-- START OF Text passage --
Step 3 — Scoped service accounts per project

# One service account per training project — not shared across projects
apiVersion: v1
kind: ServiceAccount
metadata:
  name: training-project-alpha
  namespace: ml-training
  annotations:
    # AWS IRSA — scope to only project-alpha's data bucket
    eks.amazonaws.com/role-arn: arn:aws:iam::ACCOUNT:role/training-project-alpha
---
# IAM role for project-alpha (attached to service account via IRSA)
# IAM policy — read-only access to project-alpha data only
{
  "Statement": [
    {
      "Effect": "Allow",
      "Action": ["s3:GetObject", "s3:ListBucket"],
      "Resource": [
        "arn:aws:s3:::training-data-bucket/project-alpha/*",
        "arn:aws:s3:::training-data-bucket"
      ],
      "Condition": {
        "StringLike": {
          "s3:prefix": ["project-alpha/*"]
        }
      }
    },
    {
      "Effect": "Allow",
      "Action": ["s3:PutObject"],
      "Resource": "arn:aws:s3:::model-checkpoints/project-alpha/*"
    }
  ]
}
---
# RBAC for the service account — minimal
apiVersion: rbac.authorization.k8s.io/v1
kind: Role
metadata:
  name: training-project-alpha
  namespace: ml-training
rules:
# Allow reading its own job status (for distributed training coordination)
-- END OF Text passage --
> Goals
• 1. In the service account configuration, what action does the IAM policy allow on the model-checkpoints bucket?
• 2. Copy the listing word for word, starting at the line that contains "What is the physical" and ending at the end of the listing.
-- START OF Data listing --
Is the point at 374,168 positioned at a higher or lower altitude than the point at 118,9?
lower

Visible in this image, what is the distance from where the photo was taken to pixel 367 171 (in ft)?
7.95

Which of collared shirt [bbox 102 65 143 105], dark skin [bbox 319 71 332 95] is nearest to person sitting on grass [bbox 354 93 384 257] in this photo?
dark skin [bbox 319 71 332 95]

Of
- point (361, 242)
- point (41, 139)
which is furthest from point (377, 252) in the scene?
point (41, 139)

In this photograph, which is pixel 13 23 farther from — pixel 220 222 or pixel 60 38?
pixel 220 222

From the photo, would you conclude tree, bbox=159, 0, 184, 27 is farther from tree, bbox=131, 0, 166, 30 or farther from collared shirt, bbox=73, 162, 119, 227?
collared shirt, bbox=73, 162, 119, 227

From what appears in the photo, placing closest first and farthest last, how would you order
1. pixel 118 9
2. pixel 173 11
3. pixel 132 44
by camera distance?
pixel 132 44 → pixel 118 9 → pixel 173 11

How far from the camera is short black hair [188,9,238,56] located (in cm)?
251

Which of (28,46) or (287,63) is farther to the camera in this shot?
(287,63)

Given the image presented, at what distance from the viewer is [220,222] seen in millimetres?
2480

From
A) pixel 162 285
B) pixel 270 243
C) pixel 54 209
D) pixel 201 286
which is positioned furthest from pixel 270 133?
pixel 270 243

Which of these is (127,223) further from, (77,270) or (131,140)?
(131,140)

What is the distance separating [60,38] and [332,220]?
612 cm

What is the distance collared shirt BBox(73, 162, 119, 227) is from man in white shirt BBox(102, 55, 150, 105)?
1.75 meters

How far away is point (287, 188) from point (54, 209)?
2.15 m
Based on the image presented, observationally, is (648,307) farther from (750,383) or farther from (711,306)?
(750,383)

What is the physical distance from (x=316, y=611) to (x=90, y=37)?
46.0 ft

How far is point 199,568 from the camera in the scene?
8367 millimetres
-- END OF Data listing --
> Answers to each task
• 1. s3:PutObject

• 2.
What is the physical distance from (x=316, y=611) to (x=90, y=37)?
46.0 ft

How far is point 199,568 from the camera in the scene?
8367 millimetres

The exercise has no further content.